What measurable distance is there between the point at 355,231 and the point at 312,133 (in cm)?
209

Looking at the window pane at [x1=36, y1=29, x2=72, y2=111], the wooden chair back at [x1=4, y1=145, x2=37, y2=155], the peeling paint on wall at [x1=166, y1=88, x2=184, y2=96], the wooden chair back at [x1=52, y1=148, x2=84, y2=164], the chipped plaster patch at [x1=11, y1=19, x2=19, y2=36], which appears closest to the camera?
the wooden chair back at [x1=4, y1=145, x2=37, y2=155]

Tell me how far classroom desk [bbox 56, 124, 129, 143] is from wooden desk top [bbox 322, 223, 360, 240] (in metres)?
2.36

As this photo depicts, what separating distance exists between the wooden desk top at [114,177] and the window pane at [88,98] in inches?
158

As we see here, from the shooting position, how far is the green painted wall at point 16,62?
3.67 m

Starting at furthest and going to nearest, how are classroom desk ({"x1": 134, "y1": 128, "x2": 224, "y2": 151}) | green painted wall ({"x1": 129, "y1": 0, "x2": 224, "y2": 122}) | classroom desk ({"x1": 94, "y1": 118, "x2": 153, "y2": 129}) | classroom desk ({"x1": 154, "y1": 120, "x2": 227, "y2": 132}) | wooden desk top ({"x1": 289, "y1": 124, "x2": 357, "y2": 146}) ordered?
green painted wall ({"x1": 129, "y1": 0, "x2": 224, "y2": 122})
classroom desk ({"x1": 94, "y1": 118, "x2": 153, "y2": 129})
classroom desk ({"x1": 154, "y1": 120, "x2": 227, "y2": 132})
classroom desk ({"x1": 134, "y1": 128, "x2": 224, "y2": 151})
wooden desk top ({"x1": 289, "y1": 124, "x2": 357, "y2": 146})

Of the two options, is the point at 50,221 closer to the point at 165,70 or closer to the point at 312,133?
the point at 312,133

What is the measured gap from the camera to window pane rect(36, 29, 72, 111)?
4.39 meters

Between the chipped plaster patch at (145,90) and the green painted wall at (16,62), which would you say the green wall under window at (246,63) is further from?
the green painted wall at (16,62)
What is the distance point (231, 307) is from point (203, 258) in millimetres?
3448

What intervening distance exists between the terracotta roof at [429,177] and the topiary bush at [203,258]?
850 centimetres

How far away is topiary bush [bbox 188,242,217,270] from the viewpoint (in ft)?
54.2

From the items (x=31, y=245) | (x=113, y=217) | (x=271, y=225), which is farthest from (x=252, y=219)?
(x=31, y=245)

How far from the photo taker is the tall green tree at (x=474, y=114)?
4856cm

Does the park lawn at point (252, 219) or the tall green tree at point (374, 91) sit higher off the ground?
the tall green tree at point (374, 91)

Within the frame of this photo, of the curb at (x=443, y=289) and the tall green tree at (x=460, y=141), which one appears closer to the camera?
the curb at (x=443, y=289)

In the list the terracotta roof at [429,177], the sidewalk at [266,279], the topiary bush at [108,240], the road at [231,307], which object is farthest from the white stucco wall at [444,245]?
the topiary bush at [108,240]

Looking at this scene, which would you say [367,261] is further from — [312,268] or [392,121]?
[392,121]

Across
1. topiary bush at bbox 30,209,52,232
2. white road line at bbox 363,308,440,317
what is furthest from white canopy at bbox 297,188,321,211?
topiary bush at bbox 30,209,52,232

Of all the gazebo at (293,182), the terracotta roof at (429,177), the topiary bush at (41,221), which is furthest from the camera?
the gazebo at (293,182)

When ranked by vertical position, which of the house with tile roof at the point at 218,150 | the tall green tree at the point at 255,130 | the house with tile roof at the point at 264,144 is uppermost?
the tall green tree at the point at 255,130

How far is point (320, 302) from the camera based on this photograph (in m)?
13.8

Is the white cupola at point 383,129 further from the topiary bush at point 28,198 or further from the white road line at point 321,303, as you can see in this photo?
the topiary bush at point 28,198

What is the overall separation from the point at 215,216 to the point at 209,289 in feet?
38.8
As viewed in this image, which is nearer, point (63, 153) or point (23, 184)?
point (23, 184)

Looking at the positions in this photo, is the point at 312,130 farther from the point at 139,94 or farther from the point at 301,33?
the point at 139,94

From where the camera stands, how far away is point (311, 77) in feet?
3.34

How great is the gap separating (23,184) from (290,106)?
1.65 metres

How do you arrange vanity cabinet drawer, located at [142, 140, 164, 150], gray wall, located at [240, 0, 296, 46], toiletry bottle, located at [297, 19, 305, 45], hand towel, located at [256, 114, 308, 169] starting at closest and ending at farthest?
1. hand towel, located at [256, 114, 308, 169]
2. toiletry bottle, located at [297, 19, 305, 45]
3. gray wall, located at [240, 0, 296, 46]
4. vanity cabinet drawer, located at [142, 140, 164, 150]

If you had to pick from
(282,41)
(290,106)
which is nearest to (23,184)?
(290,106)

◆ What you are asked to do:
From the listing above, return every line that contains the word "gazebo". Case counts.

◆ Answer for the task:
Of all the gazebo at (293,182), the terracotta roof at (429,177), the topiary bush at (41,221), which is furthest from the camera?
the gazebo at (293,182)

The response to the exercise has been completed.